In Defense of Romantic Love
“Romantic Love” evokes associations of valentines, violins, and soft music and knights in shining armor – for some people. For others, it raises the question “Aren’t we too sophisticated for that today?”
It is unfortunate that a few popular symbols of what people like to call “romance” have replaced the psychological reality of romantic love. We need to think more deeply than that. Valentines and violins have nothing to do with the essential meaning of love between a man and woman (as I conceive them in “The Psychology of Romantic Love”).
And no, if we want to speak of sophistication, we are not too sophisticated. We are not sophisticated enough.

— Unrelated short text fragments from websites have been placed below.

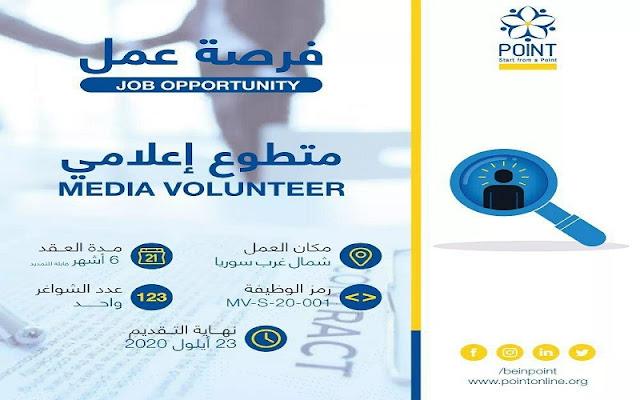 فرصة, عمل, في منظمة, نقطة POINT في سوريا Syris - ريف حلب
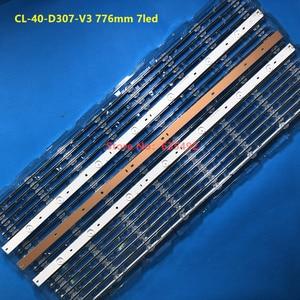"""Image 2 - CL 40 D307 V3 listwa oświetleniowa led na 40 """"TPV TPT400LA HM06 40PFL5708/F7 40PFL3188 40pfg4109 40phg4109 40PFT4109/60 40PFL3088H"""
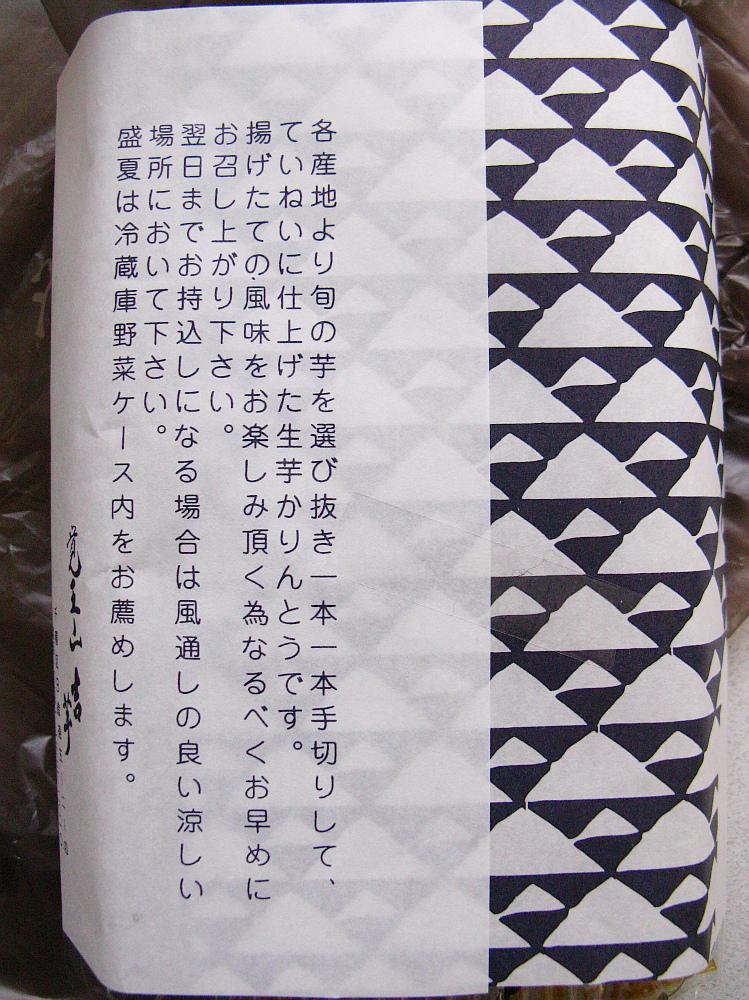 2012_02_09 222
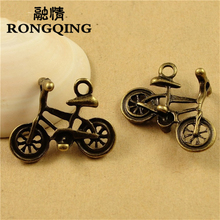 RONGQING 100pcs/lot 11*21MM Physical Education Bicycle Charms Lot Bronze Metal Charms for Crafts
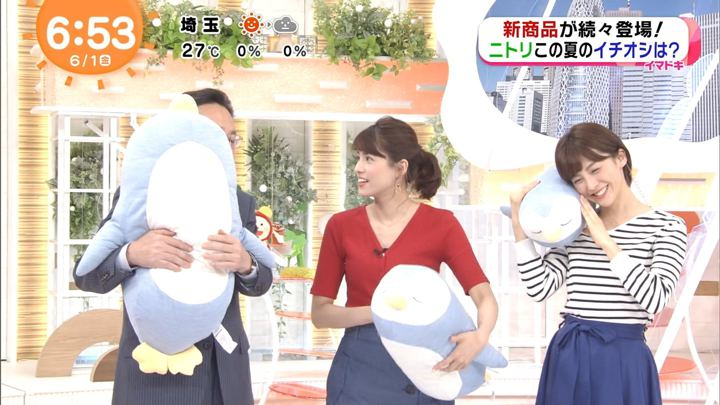 2018年06月01日宮司愛海の画像13枚目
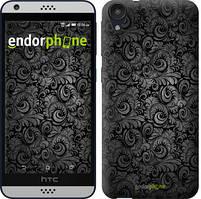 """Чехол на HTC Desire 530 Чёрно-серые листья """"843c-613-535"""""""
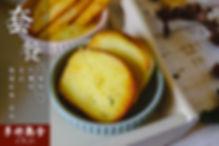 套餐-蒜香麵包.jpg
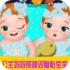 公主妈妈照顾双胞胎宝宝 VV1.1.5 安卓版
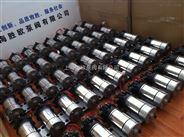 DP-60直流電動隔膜泵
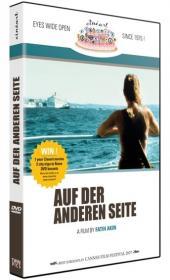 Auf Der Andere Seite (40 Years S.e.) (DVD)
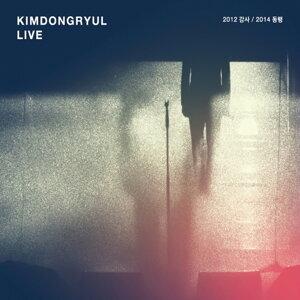 金東律 (Kim Dong-Ryul) 歌手頭像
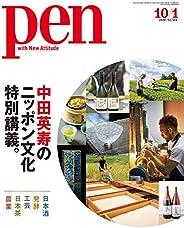 Pen (ペン) 「特集:中田英寿のニッポン文化特別講義。」〈2020年10/1号〉 [雑誌]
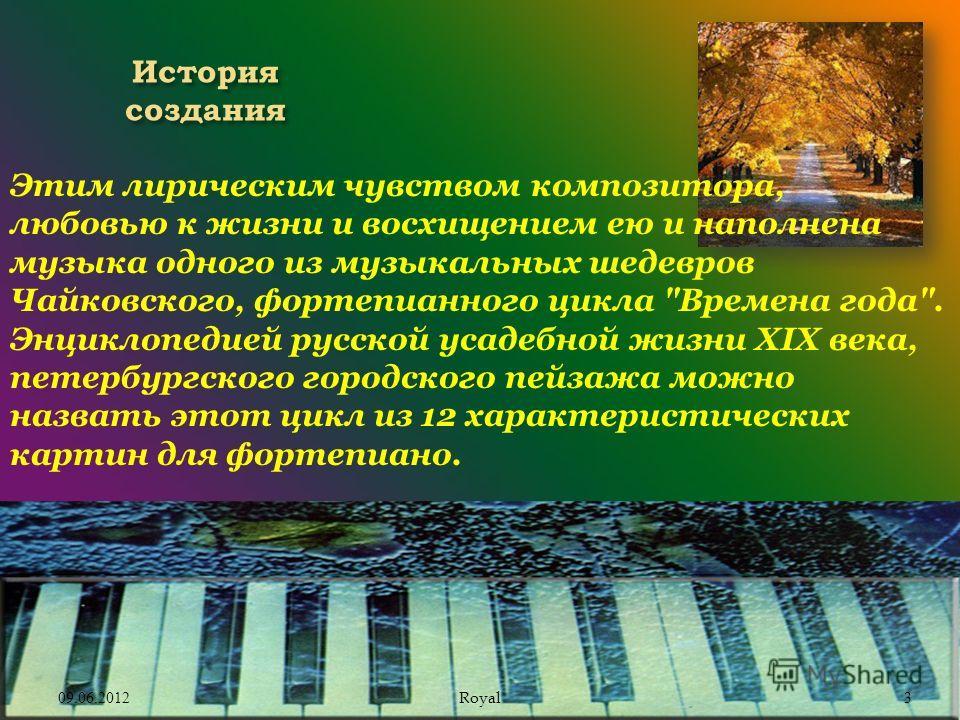 История создания Этим лирическим чувством композитора, любовью к жизни и восхищением ею и наполнена музыка одного из музыкальных шедевров Чайковского, фортепианного цикла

The error is already evident in the use of the term “sophistication.” In this context, it is a frivolous word.
“Sophistication” in the modern world, is often the last refuge of people who are simply frightened of passion, devotion, and commitment.
Many people are so naïve as to believe that if they surround themselves with the trappings of “romance” — if they plant themselves in a glamorous restaurant with soft lights and music – something magical will happen to their relationship. They sit there helplessly, waiting for the ambience to work a miracle. It never does.

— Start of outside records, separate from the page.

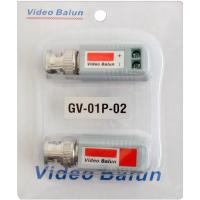 Кабель сетевой GreenVision GV-01P-02 (3575)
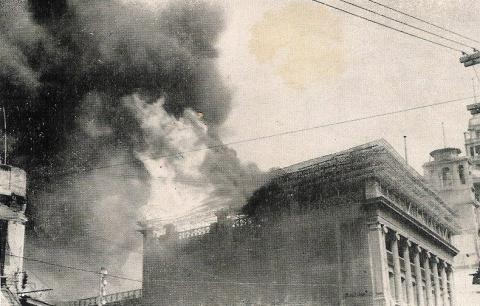Canton Post Office fire, 1938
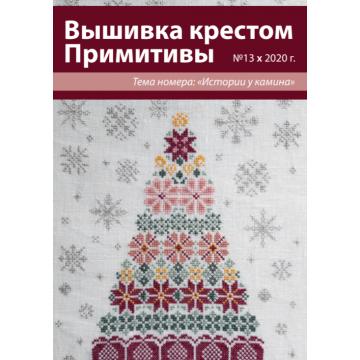 Журнал Вышивка крестом. Примитивы № 13 PDF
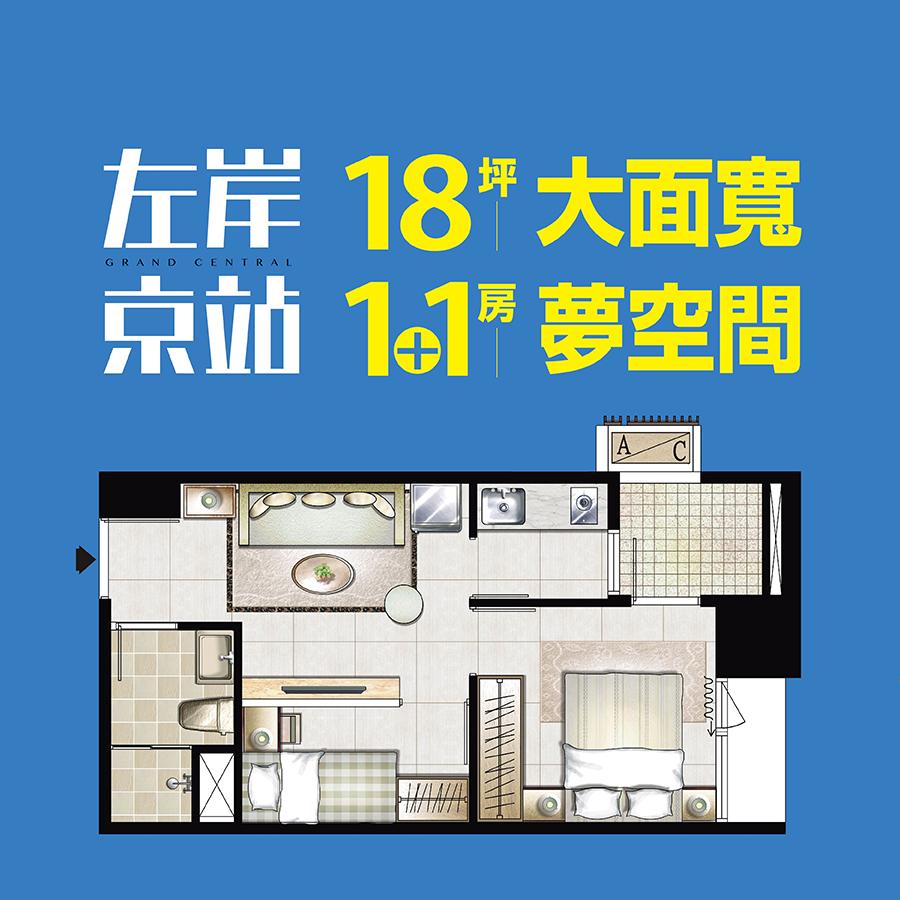 [三重]左岸京站,鋼骨雙制震,三重最安全的家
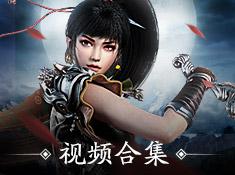 《刀剑斗神传》精美视频 先睹为快!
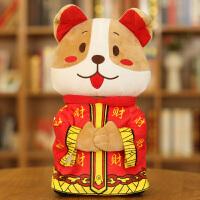 毛绒玩具布娃娃玩偶活动年会礼品2018财狗公仔狗年吉祥物生肖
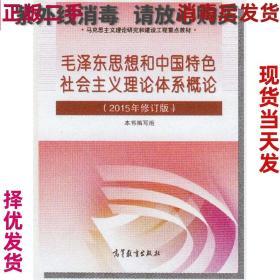 现货毛泽东思想和中国特色 2015年版9787040432022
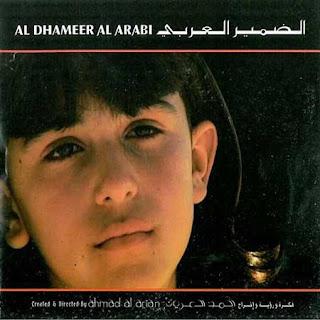 Ad Dameer Al Arabi - الضمير العربي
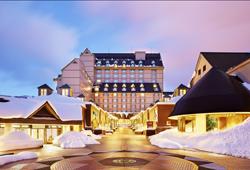 The Kiroro, a Tribute Portfolio Hotel Hokkaido (Japan)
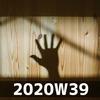 週報 2020W39 | 映画を見て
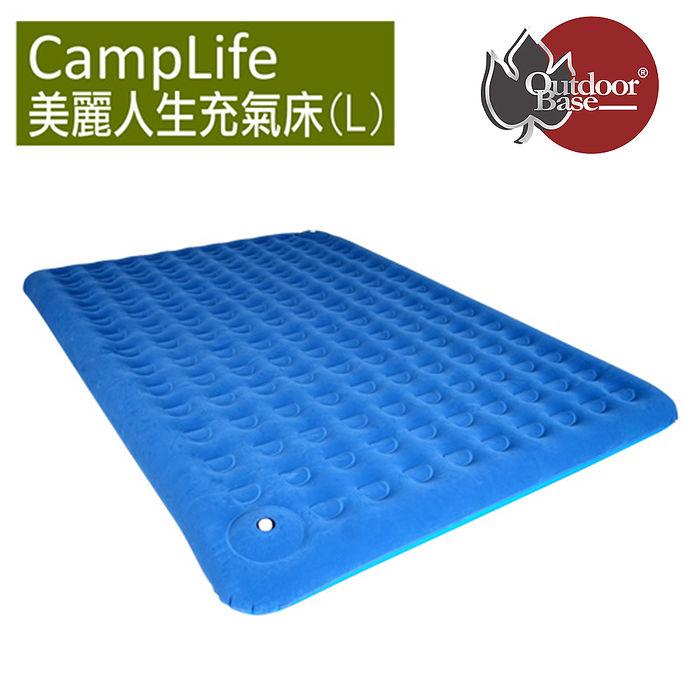 【CampLife】美麗人生L(藍)充氣床墊24127 露營/野餐/帳篷/充氣床/睡墊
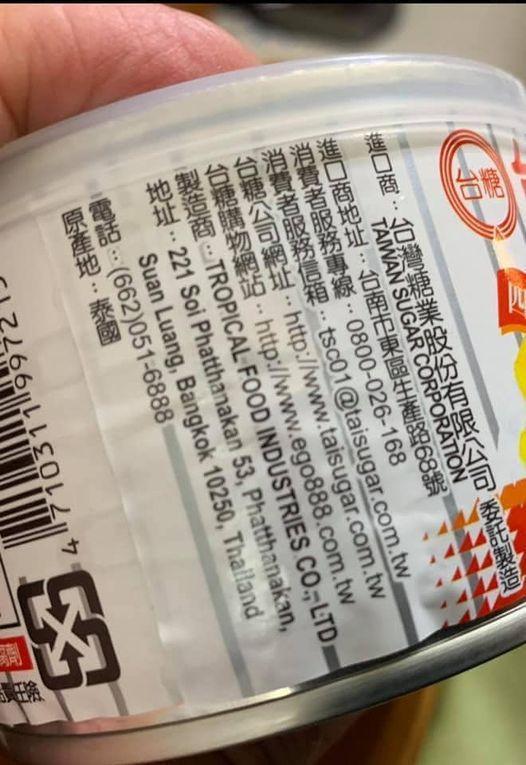 政府組農產品國家隊穩定鳳梨均價,但菜農林佳新在臉書指台糖鳳梨罐頭原產地在泰國,應先把種植產地與加工產線搬回台灣。 圖/翻攝自林佳新臉書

Externals can be very pleasant, but they are not the core of romantic love. The core lies within the mind of the individual man or woman. It is there or nowhere.

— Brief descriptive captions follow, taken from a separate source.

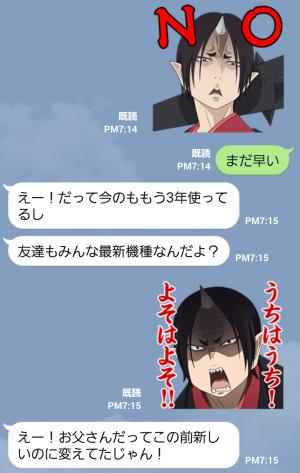 【公式スタンプ】鬼灯の冷徹 スタンプ (5)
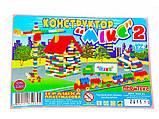 """КОНСТРУКТОР """"МИКС 1"""" 102 ДЕТ. ПРОМТЕКС, фото 3"""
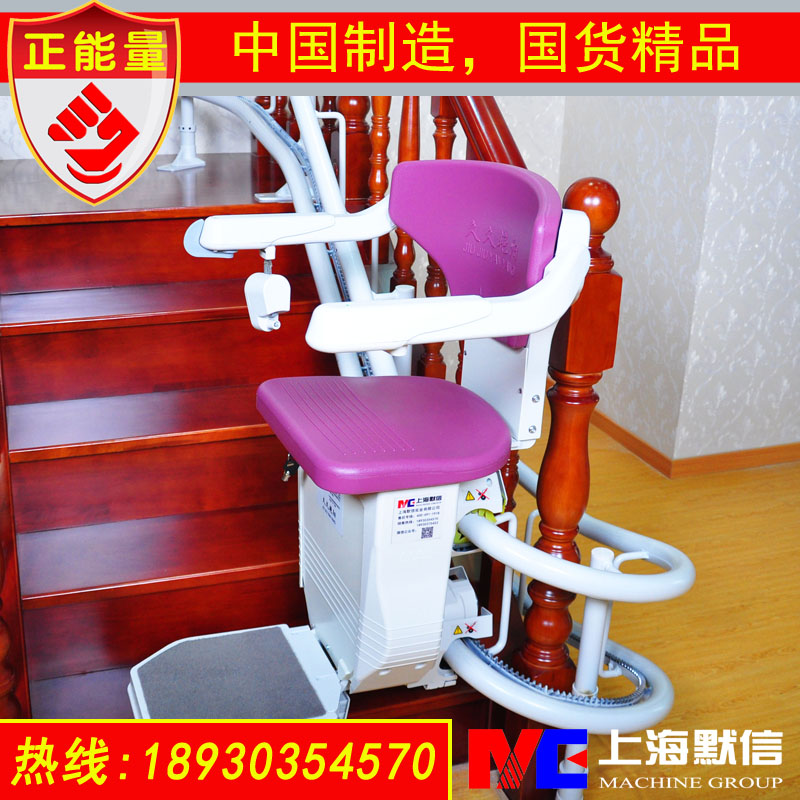 上海默信曲线轨式别墅家用座椅电梯爬楼梯道升降椅残疾老人无障碍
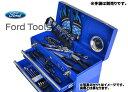FORD TOOLS ツールボックス&ツールセット 超豪華 67ピース ハンドツール 工具セット DIY ガレージ 整備 フルセット メカニック 夢のお…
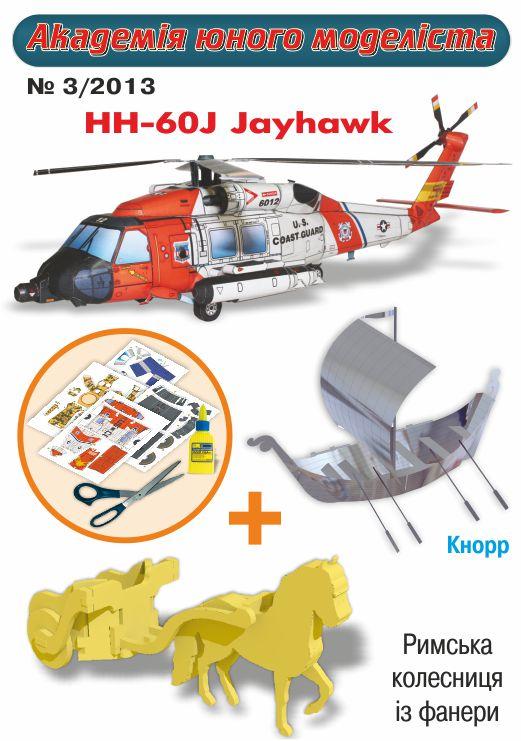 HH-60J Jayhavk из бумаги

“Being romantic” means treating the relationship as important, behaving in ways that underscore its importance. Flowers can be a lovely gift, or a meaningless gesture. There are people who know how to be romantic in a hovel; there are people who do not know how to be romantic in a palace.
As for the image of the knight in shining armor, it is an ambiguous. It could represent a woman’s longing for a man she can admire. It could also represent the immature wish for someone coming to rescue her, coming to make the world safe for her.
As such, it is more a projection of adolescent insecurity than a projection of mature love. From the male perspective, it could represent a man’s desire to achieve an admirable soul and to be so perceived by the woman he loves. But it could also represent the craving of a man to play hero for a “weak and helpless” female. Romantic love is a relationship between independent equals, not between a waif and a rescuer.
But wait a minute. Nobody dreams of a rescuer on a white horse any more. Sure they do. Only the preferred color is black, not white. And the dream isn’t for a horse. It’s for a Harley or a Ferrari or a Bentley.